● **Exercise prompt**
The entries below should be copied exactly and completely.

● **Data records**

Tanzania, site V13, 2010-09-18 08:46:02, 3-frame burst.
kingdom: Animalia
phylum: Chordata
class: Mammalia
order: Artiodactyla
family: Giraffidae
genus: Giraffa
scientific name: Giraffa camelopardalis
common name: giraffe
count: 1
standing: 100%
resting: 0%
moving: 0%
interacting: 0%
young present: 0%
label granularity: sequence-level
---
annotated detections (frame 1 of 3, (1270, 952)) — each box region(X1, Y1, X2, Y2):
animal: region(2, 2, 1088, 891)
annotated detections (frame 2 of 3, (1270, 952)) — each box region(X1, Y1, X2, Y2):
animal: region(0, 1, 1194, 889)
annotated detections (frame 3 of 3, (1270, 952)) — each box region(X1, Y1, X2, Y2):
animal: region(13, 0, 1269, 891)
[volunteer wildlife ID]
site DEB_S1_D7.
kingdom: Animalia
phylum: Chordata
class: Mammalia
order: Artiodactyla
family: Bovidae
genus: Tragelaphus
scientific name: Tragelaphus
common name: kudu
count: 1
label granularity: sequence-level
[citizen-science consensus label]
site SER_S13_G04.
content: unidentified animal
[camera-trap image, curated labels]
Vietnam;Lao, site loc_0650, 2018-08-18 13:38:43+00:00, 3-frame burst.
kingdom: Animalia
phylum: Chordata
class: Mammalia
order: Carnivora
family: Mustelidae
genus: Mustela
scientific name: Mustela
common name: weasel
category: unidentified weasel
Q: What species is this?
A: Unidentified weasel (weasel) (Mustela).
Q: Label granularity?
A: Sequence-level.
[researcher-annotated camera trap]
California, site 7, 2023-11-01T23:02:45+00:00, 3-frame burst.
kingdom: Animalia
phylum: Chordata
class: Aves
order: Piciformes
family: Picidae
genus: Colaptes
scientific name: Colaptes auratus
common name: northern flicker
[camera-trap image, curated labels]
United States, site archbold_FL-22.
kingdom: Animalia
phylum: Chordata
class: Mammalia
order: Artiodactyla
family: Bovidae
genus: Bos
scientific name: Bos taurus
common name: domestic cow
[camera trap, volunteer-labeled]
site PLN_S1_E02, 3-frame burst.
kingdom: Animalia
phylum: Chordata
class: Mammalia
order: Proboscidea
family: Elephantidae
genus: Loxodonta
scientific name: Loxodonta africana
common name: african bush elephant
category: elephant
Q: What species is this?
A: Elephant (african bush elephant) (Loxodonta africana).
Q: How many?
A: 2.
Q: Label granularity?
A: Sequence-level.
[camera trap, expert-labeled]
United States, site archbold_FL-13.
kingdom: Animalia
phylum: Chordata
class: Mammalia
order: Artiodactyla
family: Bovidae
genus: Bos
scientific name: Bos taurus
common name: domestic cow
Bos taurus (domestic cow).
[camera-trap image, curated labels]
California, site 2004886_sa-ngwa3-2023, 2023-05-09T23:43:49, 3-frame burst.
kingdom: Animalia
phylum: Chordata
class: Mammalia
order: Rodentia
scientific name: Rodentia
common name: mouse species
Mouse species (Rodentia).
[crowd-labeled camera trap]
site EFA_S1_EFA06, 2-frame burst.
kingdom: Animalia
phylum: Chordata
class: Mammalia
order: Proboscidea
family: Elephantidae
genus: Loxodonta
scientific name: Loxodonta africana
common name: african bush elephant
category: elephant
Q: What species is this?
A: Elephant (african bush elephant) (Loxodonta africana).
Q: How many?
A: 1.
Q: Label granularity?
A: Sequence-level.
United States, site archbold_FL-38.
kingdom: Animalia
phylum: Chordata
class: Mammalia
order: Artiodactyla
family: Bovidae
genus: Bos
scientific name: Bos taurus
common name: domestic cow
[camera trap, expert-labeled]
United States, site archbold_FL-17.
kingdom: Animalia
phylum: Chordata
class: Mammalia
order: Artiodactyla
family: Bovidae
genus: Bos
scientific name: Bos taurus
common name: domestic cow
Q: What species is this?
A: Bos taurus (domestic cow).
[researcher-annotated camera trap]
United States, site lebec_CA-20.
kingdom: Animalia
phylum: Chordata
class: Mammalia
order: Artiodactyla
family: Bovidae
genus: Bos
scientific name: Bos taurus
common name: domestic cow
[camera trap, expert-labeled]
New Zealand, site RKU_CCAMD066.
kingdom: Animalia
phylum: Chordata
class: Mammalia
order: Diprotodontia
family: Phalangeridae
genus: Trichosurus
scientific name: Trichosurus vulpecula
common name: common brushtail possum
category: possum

● **Exercise solution**
Tanzania, site V13, 2010-09-18 08:46:02, 3-frame burst.
kingdom: Animalia
phylum: Chordata
class: Mammalia
order: Artiodactyla
family: Giraffidae
genus: Giraffa
scientific name: Giraffa camelopardalis
common name: giraffe
count: 1
standing: 100%
resting: 0%
moving: 0%
interacting: 0%
young present: 0%
label granularity: sequence-level
---
annotated detections (frame 1 of 3, (1270, 952)) — each box region(X1, Y1, X2, Y2):
animal: region(2, 2, 1088, 891)
annotated detections (frame 2 of 3, (1270, 952)) — each box region(X1, Y1, X2, Y2):
animal: region(0, 1, 1194, 889)
annotated detections (frame 3 of 3, (1270, 952)) — each box region(X1, Y1, X2, Y2):
animal: region(13, 0, 1269, 891)
[volunteer wildlife ID]
site DEB_S1_D7.
kingdom: Animalia
phylum: Chordata
class: Mammalia
order: Artiodactyla
family: Bovidae
genus: Tragelaphus
scientific name: Tragelaphus
common name: kudu
count: 1
label granularity: sequence-level
[citizen-science consensus label]
site SER_S13_G04.
content: unidentified animal
[camera-trap image, curated labels]
Vietnam;Lao, site loc_0650, 2018-08-18 13:38:43+00:00, 3-frame burst.
kingdom: Animalia
phylum: Chordata
class: Mammalia
order: Carnivora
family: Mustelidae
genus: Mustela
scientific name: Mustela
common name: weasel
category: unidentified weasel
Q: What species is this?
A: Unidentified weasel (weasel) (Mustela).
Q: Label granularity?
A: Sequence-level.
[researcher-annotated camera trap]
California, site 7, 2023-11-01T23:02:45+00:00, 3-frame burst.
kingdom: Animalia
phylum: Chordata
class: Aves
order: Piciformes
family: Picidae
genus: Colaptes
scientific name: Colaptes auratus
common name: northern flicker
[camera-trap image, curated labels]
United States, site archbold_FL-22.
kingdom: Animalia
phylum: Chordata
class: Mammalia
order: Artiodactyla
family: Bovidae
genus: Bos
scientific name: Bos taurus
common name: domestic cow
[camera trap, volunteer-labeled]
site PLN_S1_E02, 3-frame burst.
kingdom: Animalia
phylum: Chordata
class: Mammalia
order: Proboscidea
family: Elephantidae
genus: Loxodonta
scientific name: Loxodonta africana
common name: african bush elephant
category: elephant
Q: What species is this?
A: Elephant (african bush elephant) (Loxodonta africana).
Q: How many?
A: 2.
Q: Label granularity?
A: Sequence-level.
[camera trap, expert-labeled]
United States, site archbold_FL-13.
kingdom: Animalia
phylum: Chordata
class: Mammalia
order: Artiodactyla
family: Bovidae
genus: Bos
scientific name: Bos taurus
common name: domestic cow
Bos taurus (domestic cow).
[camera-trap image, curated labels]
California, site 2004886_sa-ngwa3-2023, 2023-05-09T23:43:49, 3-frame burst.
kingdom: Animalia
phylum: Chordata
class: Mammalia
order: Rodentia
scientific name: Rodentia
common name: mouse species
Mouse species (Rodentia).
[crowd-labeled camera trap]
site EFA_S1_EFA06, 2-frame burst.
kingdom: Animalia
phylum: Chordata
class: Mammalia
order: Proboscidea
family: Elephantidae
genus: Loxodonta
scientific name: Loxodonta africana
common name: african bush elephant
category: elephant
Q: What species is this?
A: Elephant (african bush elephant) (Loxodonta africana).
Q: How many?
A: 1.
Q: Label granularity?
A: Sequence-level.
United States, site archbold_FL-38.
kingdom: Animalia
phylum: Chordata
class: Mammalia
order: Artiodactyla
family: Bovidae
genus: Bos
scientific name: Bos taurus
common name: domestic cow
[camera trap, expert-labeled]
United States, site archbold_FL-17.
kingdom: Animalia
phylum: Chordata
class: Mammalia
order: Artiodactyla
family: Bovidae
genus: Bos
scientific name: Bos taurus
common name: domestic cow
Q: What species is this?
A: Bos taurus (domestic cow).
[researcher-annotated camera trap]
United States, site lebec_CA-20.
kingdom: Animalia
phylum: Chordata
class: Mammalia
order: Artiodactyla
family: Bovidae
genus: Bos
scientific name: Bos taurus
common name: domestic cow
[camera trap, expert-labeled]
New Zealand, site RKU_CCAMD066.
kingdom: Animalia
phylum: Chordata
class: Mammalia
order: Diprotodontia
family: Phalangeridae
genus: Trichosurus
scientific name: Trichosurus vulpecula
common name: common brushtail possum
category: possum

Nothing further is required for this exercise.